10/07 Verfassungs- und Verwaltungsgerichtsbarkeit
25/01 Strafprozess

Norm

B-VG Art140 Abs1 Z1 litd
StPO §45
VfGG §62a Abs1

Leitsatz

Zurückweisung eines Parteiantrags auf Aufhebung einer Bestimmung der Strafprozessordnung betreffend das Nichtvorsehen eines Rechtsmittels bei der Ausschließung von Richtern mangels Antragslegitimation; Parteiantragstellung setzt zulässiges Rechtsmittel voraus

Spruch

Der Antrag wird zurückgewiesen.

Begründung

Begründung

1.       Der Erstantragsteller ist Partei in einem Verfahren über die Fortführung eines Ermittlungsverfahrens gemäß §195 StPO vor dem Landesgericht Leoben. In diesem Verfahren beantragten die Einschreiter (der Sache nach) die Ablehnung sämtlicher Richter des Landesgerichtes Leoben wegen Ausgeschlossenheit gemäß §43 StPO.

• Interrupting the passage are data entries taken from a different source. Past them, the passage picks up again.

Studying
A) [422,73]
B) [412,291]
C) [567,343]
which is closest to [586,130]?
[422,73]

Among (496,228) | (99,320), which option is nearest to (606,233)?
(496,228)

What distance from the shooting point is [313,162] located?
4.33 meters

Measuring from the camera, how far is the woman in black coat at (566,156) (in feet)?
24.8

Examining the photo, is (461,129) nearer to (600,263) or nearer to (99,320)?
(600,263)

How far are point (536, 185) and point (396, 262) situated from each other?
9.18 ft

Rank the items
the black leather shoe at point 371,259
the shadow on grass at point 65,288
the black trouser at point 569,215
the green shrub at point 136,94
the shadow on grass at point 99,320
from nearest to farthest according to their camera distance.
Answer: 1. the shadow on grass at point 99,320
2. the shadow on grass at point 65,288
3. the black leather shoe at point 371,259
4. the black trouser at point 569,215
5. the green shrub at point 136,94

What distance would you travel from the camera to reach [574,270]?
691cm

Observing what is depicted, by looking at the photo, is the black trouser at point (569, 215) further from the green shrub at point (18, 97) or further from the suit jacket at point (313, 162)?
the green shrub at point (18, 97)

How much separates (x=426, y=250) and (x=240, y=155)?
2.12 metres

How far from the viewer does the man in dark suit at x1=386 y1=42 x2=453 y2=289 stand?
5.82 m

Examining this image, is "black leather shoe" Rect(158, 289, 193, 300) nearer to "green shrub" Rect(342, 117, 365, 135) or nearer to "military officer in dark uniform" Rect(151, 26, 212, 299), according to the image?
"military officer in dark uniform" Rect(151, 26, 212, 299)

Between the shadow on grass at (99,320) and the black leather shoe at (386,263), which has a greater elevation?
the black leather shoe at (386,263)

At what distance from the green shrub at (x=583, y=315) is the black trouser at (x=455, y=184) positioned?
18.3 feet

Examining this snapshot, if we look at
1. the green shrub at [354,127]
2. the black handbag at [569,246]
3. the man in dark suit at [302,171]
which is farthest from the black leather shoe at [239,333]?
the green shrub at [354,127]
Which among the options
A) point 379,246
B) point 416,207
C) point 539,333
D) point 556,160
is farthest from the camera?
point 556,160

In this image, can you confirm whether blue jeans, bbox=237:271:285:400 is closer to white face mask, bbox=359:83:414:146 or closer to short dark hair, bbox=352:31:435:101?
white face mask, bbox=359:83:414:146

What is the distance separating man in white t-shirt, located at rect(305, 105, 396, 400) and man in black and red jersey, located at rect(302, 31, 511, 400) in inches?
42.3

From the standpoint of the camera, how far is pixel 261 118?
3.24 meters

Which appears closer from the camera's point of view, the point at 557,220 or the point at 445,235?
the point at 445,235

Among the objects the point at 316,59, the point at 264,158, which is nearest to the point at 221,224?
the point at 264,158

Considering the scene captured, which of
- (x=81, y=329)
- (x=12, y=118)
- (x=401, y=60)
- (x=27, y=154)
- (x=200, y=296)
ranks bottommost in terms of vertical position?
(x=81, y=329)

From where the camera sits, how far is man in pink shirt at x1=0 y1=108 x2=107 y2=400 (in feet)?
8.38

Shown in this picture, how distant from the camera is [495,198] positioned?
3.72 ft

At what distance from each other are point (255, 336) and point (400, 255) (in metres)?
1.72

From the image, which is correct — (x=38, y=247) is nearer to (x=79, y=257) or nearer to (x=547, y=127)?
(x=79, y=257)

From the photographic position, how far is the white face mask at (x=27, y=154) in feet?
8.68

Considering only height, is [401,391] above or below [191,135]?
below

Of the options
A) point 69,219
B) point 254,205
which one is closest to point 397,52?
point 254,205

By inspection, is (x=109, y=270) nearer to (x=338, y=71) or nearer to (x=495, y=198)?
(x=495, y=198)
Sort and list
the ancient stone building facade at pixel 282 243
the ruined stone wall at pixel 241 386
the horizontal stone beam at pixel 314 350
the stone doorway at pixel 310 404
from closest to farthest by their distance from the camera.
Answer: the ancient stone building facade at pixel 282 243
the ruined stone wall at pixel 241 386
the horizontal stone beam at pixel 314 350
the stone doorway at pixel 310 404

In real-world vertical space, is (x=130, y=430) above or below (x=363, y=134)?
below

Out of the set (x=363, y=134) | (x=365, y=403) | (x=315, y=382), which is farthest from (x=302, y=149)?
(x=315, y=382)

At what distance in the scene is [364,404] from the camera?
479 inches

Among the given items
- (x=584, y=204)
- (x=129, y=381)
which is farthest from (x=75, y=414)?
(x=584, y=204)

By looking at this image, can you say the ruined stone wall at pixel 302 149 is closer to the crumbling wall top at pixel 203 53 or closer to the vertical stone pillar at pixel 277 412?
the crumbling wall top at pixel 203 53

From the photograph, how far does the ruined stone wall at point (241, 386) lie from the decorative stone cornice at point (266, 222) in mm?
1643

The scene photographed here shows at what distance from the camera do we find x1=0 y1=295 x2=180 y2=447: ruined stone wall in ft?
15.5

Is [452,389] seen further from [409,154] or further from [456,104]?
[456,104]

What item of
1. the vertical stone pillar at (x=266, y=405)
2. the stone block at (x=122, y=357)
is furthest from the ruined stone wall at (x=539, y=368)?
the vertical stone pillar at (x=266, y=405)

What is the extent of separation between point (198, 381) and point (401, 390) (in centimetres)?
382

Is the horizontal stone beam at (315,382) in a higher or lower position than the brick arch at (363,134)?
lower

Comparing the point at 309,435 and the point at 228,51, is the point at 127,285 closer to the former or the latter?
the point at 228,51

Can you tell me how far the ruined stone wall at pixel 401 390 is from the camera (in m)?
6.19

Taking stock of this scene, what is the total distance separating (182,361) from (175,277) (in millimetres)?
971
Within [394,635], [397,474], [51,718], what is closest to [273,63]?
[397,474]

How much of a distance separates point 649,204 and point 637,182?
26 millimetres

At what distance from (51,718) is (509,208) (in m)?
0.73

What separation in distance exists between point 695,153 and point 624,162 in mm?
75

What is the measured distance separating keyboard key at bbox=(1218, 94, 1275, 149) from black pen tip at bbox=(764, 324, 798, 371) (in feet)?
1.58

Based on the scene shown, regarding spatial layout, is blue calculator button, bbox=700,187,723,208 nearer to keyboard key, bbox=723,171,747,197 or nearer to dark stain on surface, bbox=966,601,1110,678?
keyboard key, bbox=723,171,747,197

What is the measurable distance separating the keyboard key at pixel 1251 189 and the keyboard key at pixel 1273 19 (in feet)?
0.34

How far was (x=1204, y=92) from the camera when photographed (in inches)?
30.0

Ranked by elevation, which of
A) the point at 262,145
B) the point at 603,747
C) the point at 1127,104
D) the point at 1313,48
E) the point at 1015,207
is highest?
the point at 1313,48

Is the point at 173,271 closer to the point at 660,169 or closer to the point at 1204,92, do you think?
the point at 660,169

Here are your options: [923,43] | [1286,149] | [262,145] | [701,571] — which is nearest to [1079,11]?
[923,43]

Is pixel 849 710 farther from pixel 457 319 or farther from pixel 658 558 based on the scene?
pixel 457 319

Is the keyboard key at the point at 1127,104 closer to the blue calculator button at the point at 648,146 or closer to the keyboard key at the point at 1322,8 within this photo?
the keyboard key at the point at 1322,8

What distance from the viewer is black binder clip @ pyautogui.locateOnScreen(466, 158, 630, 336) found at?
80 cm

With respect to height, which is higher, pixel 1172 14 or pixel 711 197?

2.       Mit Beschluss vom 6. Juli 2018, 9 Ns 21/18z, wies die Präsidentin des Landesgerichtes Leoben den Antrag des Erstantragstellers auf Ablehnung der zur Entscheidung über den Fortführungsantrag zuständigen Richter des Landesgerichtes Leoben ab sowie betreffend die unzuständigen Richter des Landesgerichtes Leoben zurück. Hinsichtlich der übrigen Antragsteller (im verfassungsgerichtlichen Verfahren) wies die Präsidentin des Landesgerichtes Leoben den Antrag wegen fehlender Antragslegitimation zurück.

3.       Aus Anlass eines "Rekurses" gegen diesen Beschluss stellen die Einschreiter den vorliegenden auf Art140 Abs1 Z1 litd B-VG gestützten Antrag auf Aufhebung (näher bezeichneter Wortfolgen) des §45 StPO wegen – pauschal behaupteter – Verfassungswidrigkeit.

4.       Gemäß Art140 Abs1 Z1 litd B-VG erkennt der Verfassungsgerichtshof über die Verfassungswidrigkeit von Gesetzen "auf Antrag einer Person, die als Partei vor einem ordentlichen Gericht in erster Instanz entschiedenen Rechtssache wegen Anwendung eines verfassungswidrigen Gesetzes in ihren Rechten verletzt zu sein behauptet, aus Anlass eines gegen diese Entscheidung erhobenen Rechtsmittels". Die Zulässigkeit eines (Partei-)Antrags gemäß Art140 Abs1 Z1 litd B-VG setzt sohin voraus, dass ein zulässiges Rechtsmittel gegen die Entscheidung des Erstgerichtes, aus dessen Anlass der Antrag auf Aufhebung eines Gesetzes wegen Verfassungswidrigkeit gestellt wird, erhoben wurde (vgl zB VfGH 19.11.2015, G569/2015 ua; 11.6.2018 G273/2017 ua).

5.       Gegen den Beschluss der Präsidentin des Landesgerichtes Leoben vom 6. Juli 2018, 9 Ns 21/18z, steht ein selbstständiges Rechtsmittel gemäß §45 Abs3 StPO nicht zu. Die Einschreiter sind daher wegen fehlenden zulässigen Rechtsmittels gegen den Beschluss, aus dessen Anlass der vorliegende (Partei-)Antrag gestellt wurde, zur Antragstellung gemäß Art140 Abs1 Z1 litd B-VG nicht legitimiert. Der Verfassungsgerichtshof sieht sich auch nicht veranlasst, von Amts wegen ein Gesetzesprüfungsverfahren hinsichtlich der Verfassungsmäßigkeit der angefochtenen Bestimmung der Strafprozessordnung einzuleiten.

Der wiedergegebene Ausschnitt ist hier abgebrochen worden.